### The exercise
Return each line of the entries below that contains the string "ground", matching case exactly.

### Entries of scene-based spatial questions
□ □ □

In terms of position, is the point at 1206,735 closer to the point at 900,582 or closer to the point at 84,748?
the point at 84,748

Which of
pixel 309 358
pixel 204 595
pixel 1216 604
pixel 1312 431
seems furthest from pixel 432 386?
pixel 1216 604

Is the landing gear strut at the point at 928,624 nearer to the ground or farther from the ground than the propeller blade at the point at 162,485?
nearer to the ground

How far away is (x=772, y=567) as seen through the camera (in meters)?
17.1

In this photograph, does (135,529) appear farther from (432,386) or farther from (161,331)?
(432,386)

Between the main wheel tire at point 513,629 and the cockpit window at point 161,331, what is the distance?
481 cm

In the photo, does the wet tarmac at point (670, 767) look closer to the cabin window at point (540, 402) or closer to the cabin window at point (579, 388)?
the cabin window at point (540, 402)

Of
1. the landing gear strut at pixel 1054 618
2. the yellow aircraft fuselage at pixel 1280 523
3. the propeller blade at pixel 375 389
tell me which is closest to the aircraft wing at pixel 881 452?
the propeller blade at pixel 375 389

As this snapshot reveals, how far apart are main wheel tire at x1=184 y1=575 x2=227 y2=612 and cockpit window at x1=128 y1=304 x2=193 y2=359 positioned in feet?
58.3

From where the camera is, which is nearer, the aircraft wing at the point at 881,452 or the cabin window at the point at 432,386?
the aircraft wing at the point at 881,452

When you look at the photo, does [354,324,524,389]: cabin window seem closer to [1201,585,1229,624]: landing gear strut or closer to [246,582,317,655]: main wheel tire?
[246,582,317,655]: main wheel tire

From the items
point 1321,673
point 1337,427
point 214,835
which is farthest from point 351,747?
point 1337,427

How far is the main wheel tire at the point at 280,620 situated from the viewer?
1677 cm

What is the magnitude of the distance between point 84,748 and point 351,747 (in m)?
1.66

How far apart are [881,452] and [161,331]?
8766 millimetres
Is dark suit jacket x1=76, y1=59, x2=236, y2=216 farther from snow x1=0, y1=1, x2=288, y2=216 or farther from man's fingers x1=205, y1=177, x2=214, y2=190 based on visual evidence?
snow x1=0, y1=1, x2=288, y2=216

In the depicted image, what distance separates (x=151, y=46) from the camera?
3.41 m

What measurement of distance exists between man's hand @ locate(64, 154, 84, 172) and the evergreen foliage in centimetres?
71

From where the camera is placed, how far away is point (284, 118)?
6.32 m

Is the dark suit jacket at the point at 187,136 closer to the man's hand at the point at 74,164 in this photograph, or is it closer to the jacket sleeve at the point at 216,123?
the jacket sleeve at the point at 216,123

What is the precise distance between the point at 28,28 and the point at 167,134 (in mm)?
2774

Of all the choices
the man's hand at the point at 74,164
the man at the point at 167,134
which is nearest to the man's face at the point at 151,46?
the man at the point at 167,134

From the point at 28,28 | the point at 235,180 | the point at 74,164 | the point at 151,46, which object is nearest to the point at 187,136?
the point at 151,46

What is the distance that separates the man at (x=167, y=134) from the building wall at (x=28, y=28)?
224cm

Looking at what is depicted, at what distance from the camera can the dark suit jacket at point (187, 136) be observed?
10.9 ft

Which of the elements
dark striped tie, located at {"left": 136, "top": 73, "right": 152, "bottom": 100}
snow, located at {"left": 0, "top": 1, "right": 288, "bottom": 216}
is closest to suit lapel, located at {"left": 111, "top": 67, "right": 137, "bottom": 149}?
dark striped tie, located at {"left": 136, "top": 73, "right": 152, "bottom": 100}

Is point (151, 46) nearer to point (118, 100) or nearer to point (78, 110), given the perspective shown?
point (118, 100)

□ □ □

### Complete answer
Is the landing gear strut at the point at 928,624 nearer to the ground or farther from the ground than the propeller blade at the point at 162,485?
nearer to the ground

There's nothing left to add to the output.